Putting on Faith, Love, and Hope

                First Thessalonians is considered the Apostle Paul’s earliest extant writing.  Scholars debate as to whether he viewed the return of Jesus to be imminent in his life time, thus  this text pulses with an urgency that seems to ebb in later writings.  Believers have been given enough light, “belonging to the day,” (5:8) so that the unscheduled coming, the day of the Lord, should not be cause for alarm.  Rather, this is the action he advises: “. . .put on the breastplate of faith and love, and for a helmet the hope of salvation” (v. 8).  Further, he exhorts: “. . .encourage one another and build up each other, as indeed you are doing” (v. 11).

                While it is hard to reconstruct exactly what is going on in the church of Thessalonica, it appears that suffering is a daily staple of Christians in the first century C.E.   The oppressive influence of the Roman Empire threatened Christian witness with its forthright challenge to the imperial religions.  To claim Jesus as Lord rather than Augustus was audacious—and dangerous.  It has proven so personally for Paul; he was basically run out of town.  The church there got off to a shaky start, and his pastoral concern for them is palpable in the letters sent back to those Gentile Christians.

                When there is great uncertainty, accompanied by fear, there are faithful steps a believer can undertake.  He or she can “put on” the gifts provided by God.  At Christmas, my very frugal grandmother always bought the three of us pajamas—VERY large pajamas that could last a couple of seasons.  Even though we knew that they would not yet fit, she urged us to try them on, anyway.  Often we had to turn up the cuffs of the tops and bottoms at first, but usually we more than filled them out before the next pajamas were purchased.  It was an expression of faith to believe that physical growth would come.

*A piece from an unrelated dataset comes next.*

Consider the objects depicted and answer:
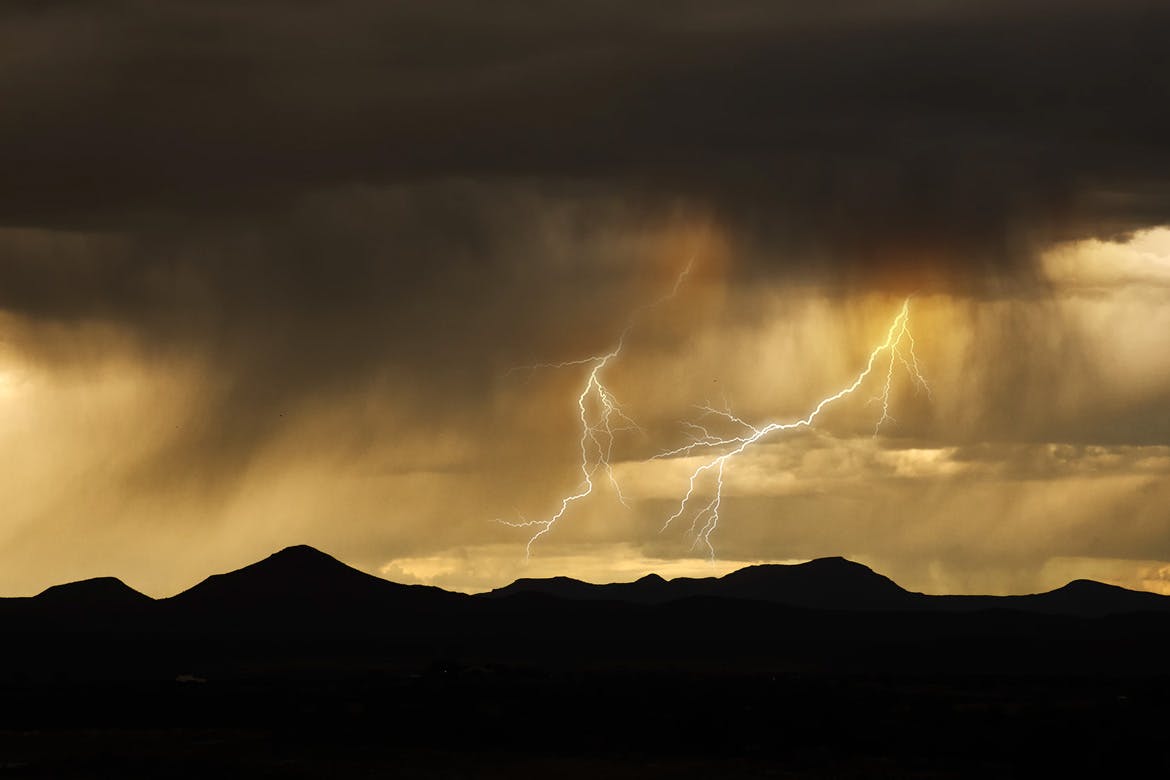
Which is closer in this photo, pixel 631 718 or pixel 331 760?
pixel 331 760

                As I write this morning, my closest friend is awaiting surgery, and the potential for ovarian cancer looms.  A nurse practitioner in gynecological oncology, she knows well the challenge of this disease.  As I intercede for her, I am arming myself and her with the spiritual protection of faith—to believe that God is always with us as life happens; love—to trust that those who love her will surround her with healing strength; and, hope—to receive the assurance that through our Lord Jesus Christ, all will be well.  We learn to put on what God has provided so that we might live as children of light.